On January 12, a tornado tore across central Alabama, including the historic city of Selma. Since then, community groups have been clearing roads and picking up the pieces from the damage. Simultaneously, the city is preparing for its annual Bridge Crossing Jubilee: a recognition of Bloody Sunday, the Selma-to-Montgomery march, and the passage of the Voting Rights Act.
As the ACLU of Alabama prepares for our annual trip to Selma to commemorate the historic bridge crossing on March 5, amidst such devastation in the city, I feel the immense tradition and history of Selma, a place where our elders accomplished so much to make voting rights possible. 58 years after the historic movement that led to the 1965 enactment of the Voting Rights Act (VRA) and the legal enfranchisement of Black voters, I remain struck by the duality of what voting rights in Alabama has meant for this nation.

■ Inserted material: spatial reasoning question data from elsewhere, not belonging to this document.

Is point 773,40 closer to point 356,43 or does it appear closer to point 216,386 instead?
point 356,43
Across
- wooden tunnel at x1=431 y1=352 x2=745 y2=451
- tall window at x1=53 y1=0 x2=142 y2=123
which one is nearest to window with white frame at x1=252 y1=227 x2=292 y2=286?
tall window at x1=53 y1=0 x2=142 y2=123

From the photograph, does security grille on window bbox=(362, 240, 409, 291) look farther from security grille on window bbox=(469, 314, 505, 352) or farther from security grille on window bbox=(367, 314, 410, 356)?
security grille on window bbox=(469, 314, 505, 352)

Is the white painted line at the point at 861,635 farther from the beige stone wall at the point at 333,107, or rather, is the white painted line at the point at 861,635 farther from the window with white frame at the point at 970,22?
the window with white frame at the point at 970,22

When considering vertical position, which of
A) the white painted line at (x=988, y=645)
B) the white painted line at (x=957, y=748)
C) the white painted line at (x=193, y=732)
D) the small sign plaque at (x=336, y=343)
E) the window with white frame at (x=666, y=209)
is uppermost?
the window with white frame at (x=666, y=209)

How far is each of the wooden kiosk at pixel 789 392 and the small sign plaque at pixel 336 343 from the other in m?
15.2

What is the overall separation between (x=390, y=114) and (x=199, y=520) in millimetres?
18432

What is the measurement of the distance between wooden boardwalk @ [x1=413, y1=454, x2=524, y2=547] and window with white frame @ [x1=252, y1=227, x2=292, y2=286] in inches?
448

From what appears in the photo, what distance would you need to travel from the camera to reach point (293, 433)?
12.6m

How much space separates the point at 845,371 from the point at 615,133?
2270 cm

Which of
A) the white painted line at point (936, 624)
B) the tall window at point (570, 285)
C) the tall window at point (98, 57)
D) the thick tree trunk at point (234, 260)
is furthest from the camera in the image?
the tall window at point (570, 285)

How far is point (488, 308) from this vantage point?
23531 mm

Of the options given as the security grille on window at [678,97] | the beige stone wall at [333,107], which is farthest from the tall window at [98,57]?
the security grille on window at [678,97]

By the time we reach the 60th anniversary of the Selma Bridge crossing, we may very well be commemorating something that has less power as a federal protection and can no longer ensure our access to the ballot.
We’re approaching the 10th anniversary of Shelby v. Holder, which stripped the VRA of preclearance and now we await the decision of Milligan v. Merrill which could possibly strip the vehicle of accountability for voter access and representation through Section 2. By the time we reach the 60th anniversary of the Selma Bridge crossing, we may very well be commemorating something that has less power as a federal protection and can no longer ensure our access to the ballot.
What I find most challenging in these times are the attempts by state legislators in Alabama and throughout the South to further disenfranchise Black Southerners. Legislation such as HB 7 in Alabama, which prohibits state agencies, local school boards, and public institutions of higher education from promoting, endorsing, or affirming certain divisive concepts related to race, sex, and religion. This type of bill threatens to erase the history of activism and protest that made voting possible.
Additionally, states such as Mississippi are battling legislation like HB 1020, a move to take voting power, political power, and tax revenue away from the majority Black citizens of Jackson. The legislation illegally empowers Judges appointed by the Chief Justice of the Mississippi Supreme Court and prosecutors appointed by the state attorney general to oversee criminal and civil cases in Jackson.
This fight beckons us to be arm-in-arm, to lean on one another, to organize with our neighbors, and to see that our future is one of hope.
The efforts to codify white supremacy in 2023 are not surprising. We are seeing these attempts regionally and nationwide. Still, I remain hopeful for the vision ahead and the shoulders we stand on.
The attempt to dismantle the Voting Rights Act piece-by-piece will not stop the much longer march toward justice. Our right to vote has never been solely advocated for by the courts, nor by Congress. The right to vote was fought for by the people. The fight came from communities that cared about their future. The fight came from people that didn’t accept brokenness. Our communities then, and now, understand that the fight to uphold our civil rights is a daily pursuit.
This fight beckons us to be arm-in-arm, to lean on one another, to organize with our neighbors, and to see that our future is one of hope. One where we demand equal access and resources for all.